What do we mean by an ‘AI creation’?

Let’s first understand at a high level how these large language models actually ‘create’. AI creation is, in essence, a translation between two languages, which in the industry is called either ‘neural machine translation’ or ‘sequence transduction’.

These models will typically use two connected neural networks: an Encoder network and a Decoder network. The first one encodes the input language into an internal mapping or state. One could think of it as the meaning of words learned by the Encoder after being trained on lots of data samples. The second neural network or Decoder, works in reverse, taking the internal states and learning to map them to the words in the output language.

However, for an LLM, a ‘language’ could be a human language like English, French, or Chinese, or a programming language like Python or Java, as well as images, videos, or protein structures. As such, LLMs are applicable to many scenarios, including translation, conversation, visual generation, and music generation. In the specific case of ChatGPT, rather than learning to map sentences from English to French, it was trained to map English answers to English questions.

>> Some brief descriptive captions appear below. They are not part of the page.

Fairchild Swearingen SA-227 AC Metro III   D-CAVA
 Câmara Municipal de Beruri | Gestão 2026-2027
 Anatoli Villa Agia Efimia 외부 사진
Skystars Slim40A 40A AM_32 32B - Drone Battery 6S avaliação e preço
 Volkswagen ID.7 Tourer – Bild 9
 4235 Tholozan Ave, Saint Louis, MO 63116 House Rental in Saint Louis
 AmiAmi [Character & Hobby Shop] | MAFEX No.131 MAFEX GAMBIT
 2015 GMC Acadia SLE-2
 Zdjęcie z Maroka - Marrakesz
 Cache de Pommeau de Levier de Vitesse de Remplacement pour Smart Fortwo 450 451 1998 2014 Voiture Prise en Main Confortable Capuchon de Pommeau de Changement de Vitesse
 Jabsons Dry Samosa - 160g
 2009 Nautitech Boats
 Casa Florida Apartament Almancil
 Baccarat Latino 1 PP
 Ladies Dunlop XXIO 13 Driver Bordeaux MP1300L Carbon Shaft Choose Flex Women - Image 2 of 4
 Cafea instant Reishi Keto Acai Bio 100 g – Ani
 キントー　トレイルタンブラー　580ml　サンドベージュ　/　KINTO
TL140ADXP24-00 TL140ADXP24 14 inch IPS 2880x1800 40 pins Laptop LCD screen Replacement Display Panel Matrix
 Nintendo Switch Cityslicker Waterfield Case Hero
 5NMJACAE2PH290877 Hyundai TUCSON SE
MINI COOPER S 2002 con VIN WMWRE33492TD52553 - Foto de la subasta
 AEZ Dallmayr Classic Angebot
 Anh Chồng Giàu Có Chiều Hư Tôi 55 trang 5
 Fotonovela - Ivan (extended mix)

Historically, using neural networks to deal with language raised performance challenges, because words needed to be processed one at a time. It is easy to understand by comparing it to another very popular use of neural networks, computer vision. Particularly in the case of facial recognition, the industry was able to progress very rapidly in the last decade. So, what is the difference?

The computer vision network on the left can be trained in parallel because the categorization of the second dog is totally independent of the first one. This allowed for the scaling of those systems with the use of very large data sets and lots of GPUs in a data center.

However, the language translation network on the right shows the complex nature of human language. The French translation of the English word ‘fair’ depends on the prior context. Does ‘fair’ translate to ‘juste’ or ‘blond’? As a result, these neural networks need to be recurring, with the output of earlier word translations feeding into the translation of later words. Further, the relevance of prior words varies. In the above example, the word ‘judge’ is more critical in helping translate ‘fair’ than the words ‘agree’ or ‘with’.

In practical terms, this meant that very large datasets took too long to process as this could not be done as much in parallel as in the computer vision scenarios.

Enter the Transformer

Now, that seemingly humble Transformer algorithm published in 2017, which is based solely on attention mechanisms, dispensing with recurrence and convolutions entirely, effectively solved the key limitations of prior deep learning models for language. First, the lack of parallelism, which made training too slow and expensive. Second, determining which words in the original sentence are more relevant.

The rest is history but combining the parallel Transformer algorithm with increasingly faster AI chips from the likes of NVIDIA and AMD—as well as start-ups such as Graphcore, Groq, and Horizon Robotics—AI practitioners were able to build and train extremely large language models within reasonable timeframes. The quickly aging GPT-3 model has 175 billion parameters.

Whether the butterfly driven ‘generative AI tornado’ will end in catastrophe is anybody’s guess, but it is a vital discussion for another day.